* _本文_:
○ ○ ○

野菜作りで一番気乗りしないのが、野菜畑の後片付け。時間と労力がいるわりに収益がない。種を撒き、小さな命が動き出し、生長していく過程は面白く、収穫となると気持ちも上がるのだが。だから片付けになると父ちゃんは「数日後に耕すので要るものは採ってよ」と最終宣告をし、驚く速さで引っこ抜き、ハンマーナイフモアという機械で野菜の残さをチップ状にし、さっさと耕し畝を作り、マルチを張り、作付の準備に入ってしまう。
お天道様とのタイミングなので母ちゃんは焦る、焦る!野菜がない時期のために耕される前に、自家用に畑から救出せねばならない。父ちゃんが後回しにしてくれている畝で母ちゃんは必死で人参やゴボウを片っ端から引っこ抜き、家裏の畑の隅っこで土をのせて避難させる。九条ネギもそんなに食べるのかい?と言われても引っこ抜いて小口切りにして冷凍保存。里芋に関しては大好きな伯母にも大量に送ってしまう。

○ ○ ○

空間推論データセットの行:
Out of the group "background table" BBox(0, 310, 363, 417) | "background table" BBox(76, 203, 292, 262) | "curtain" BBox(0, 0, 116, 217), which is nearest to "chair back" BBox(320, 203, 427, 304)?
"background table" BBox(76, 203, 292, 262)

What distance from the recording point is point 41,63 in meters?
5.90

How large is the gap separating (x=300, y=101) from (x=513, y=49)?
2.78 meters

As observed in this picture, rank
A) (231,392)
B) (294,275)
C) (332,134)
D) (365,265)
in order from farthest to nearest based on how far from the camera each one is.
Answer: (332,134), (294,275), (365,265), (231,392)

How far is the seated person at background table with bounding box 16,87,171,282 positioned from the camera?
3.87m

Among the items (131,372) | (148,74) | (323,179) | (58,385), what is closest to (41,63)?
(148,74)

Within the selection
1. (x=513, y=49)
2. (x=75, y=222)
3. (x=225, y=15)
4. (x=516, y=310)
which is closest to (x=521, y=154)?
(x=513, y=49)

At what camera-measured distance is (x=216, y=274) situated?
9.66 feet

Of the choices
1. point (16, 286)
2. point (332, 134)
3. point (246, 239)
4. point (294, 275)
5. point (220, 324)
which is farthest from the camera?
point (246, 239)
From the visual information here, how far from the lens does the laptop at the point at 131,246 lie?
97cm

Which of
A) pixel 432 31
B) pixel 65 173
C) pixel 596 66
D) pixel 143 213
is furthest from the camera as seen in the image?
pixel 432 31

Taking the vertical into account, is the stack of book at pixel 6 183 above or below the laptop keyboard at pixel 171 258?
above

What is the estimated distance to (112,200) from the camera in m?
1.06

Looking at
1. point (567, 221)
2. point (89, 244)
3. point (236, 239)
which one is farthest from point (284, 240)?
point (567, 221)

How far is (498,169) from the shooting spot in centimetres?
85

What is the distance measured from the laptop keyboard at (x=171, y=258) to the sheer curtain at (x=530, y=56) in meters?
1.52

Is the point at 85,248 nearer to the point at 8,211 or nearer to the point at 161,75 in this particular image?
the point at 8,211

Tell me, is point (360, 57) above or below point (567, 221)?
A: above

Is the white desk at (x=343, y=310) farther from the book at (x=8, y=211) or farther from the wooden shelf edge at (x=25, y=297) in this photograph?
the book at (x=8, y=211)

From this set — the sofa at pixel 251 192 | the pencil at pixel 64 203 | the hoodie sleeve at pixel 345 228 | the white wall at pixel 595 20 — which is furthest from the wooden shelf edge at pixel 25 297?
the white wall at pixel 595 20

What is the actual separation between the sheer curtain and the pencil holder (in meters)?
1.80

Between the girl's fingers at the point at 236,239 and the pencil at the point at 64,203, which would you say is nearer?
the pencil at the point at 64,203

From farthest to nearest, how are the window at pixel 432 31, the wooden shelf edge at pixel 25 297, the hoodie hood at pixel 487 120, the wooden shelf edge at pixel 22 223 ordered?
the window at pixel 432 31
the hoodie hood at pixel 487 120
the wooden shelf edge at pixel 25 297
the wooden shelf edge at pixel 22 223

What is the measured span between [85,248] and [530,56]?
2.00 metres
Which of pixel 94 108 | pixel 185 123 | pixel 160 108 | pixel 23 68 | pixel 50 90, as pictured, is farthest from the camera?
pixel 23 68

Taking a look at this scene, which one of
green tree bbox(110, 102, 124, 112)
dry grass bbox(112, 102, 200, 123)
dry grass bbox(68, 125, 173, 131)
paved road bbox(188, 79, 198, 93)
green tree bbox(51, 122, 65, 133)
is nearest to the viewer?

○ ○ ○

* _指示_:
1. 本文で、父ちゃんが野菜の残さをチップ状にするのに使う機械は何ですか。
2. エントリのうち、「How far is (498,169)」を含む行から「2.00 metres」を含む行までを、両端の行も含めてそのとおりに書き写してください。
本文とエントリは、互いに関係のない別々の資料です。

* _解答例_:
1. ハンマーナイフモア

2.
How far is (498,169) from the shooting spot in centimetres?
85

What is the distance measured from the laptop keyboard at (x=171, y=258) to the sheer curtain at (x=530, y=56) in meters?
1.52

Is the point at 85,248 nearer to the point at 8,211 or nearer to the point at 161,75 in this particular image?
the point at 8,211

Tell me, is point (360, 57) above or below point (567, 221)?
A: above

Is the white desk at (x=343, y=310) farther from the book at (x=8, y=211) or farther from the wooden shelf edge at (x=25, y=297) in this photograph?
the book at (x=8, y=211)

From this set — the sofa at pixel 251 192 | the pencil at pixel 64 203 | the hoodie sleeve at pixel 345 228 | the white wall at pixel 595 20 — which is furthest from the wooden shelf edge at pixel 25 297?
the white wall at pixel 595 20

What is the actual separation between the sheer curtain and the pencil holder (in meters)?
1.80

Between the girl's fingers at the point at 236,239 and the pencil at the point at 64,203, which would you say is nearer?
the pencil at the point at 64,203

From farthest to nearest, how are the window at pixel 432 31, the wooden shelf edge at pixel 25 297, the hoodie hood at pixel 487 120, the wooden shelf edge at pixel 22 223 ordered?
the window at pixel 432 31
the hoodie hood at pixel 487 120
the wooden shelf edge at pixel 25 297
the wooden shelf edge at pixel 22 223

What is the measured span between [85,248] and [530,56]?
2.00 metres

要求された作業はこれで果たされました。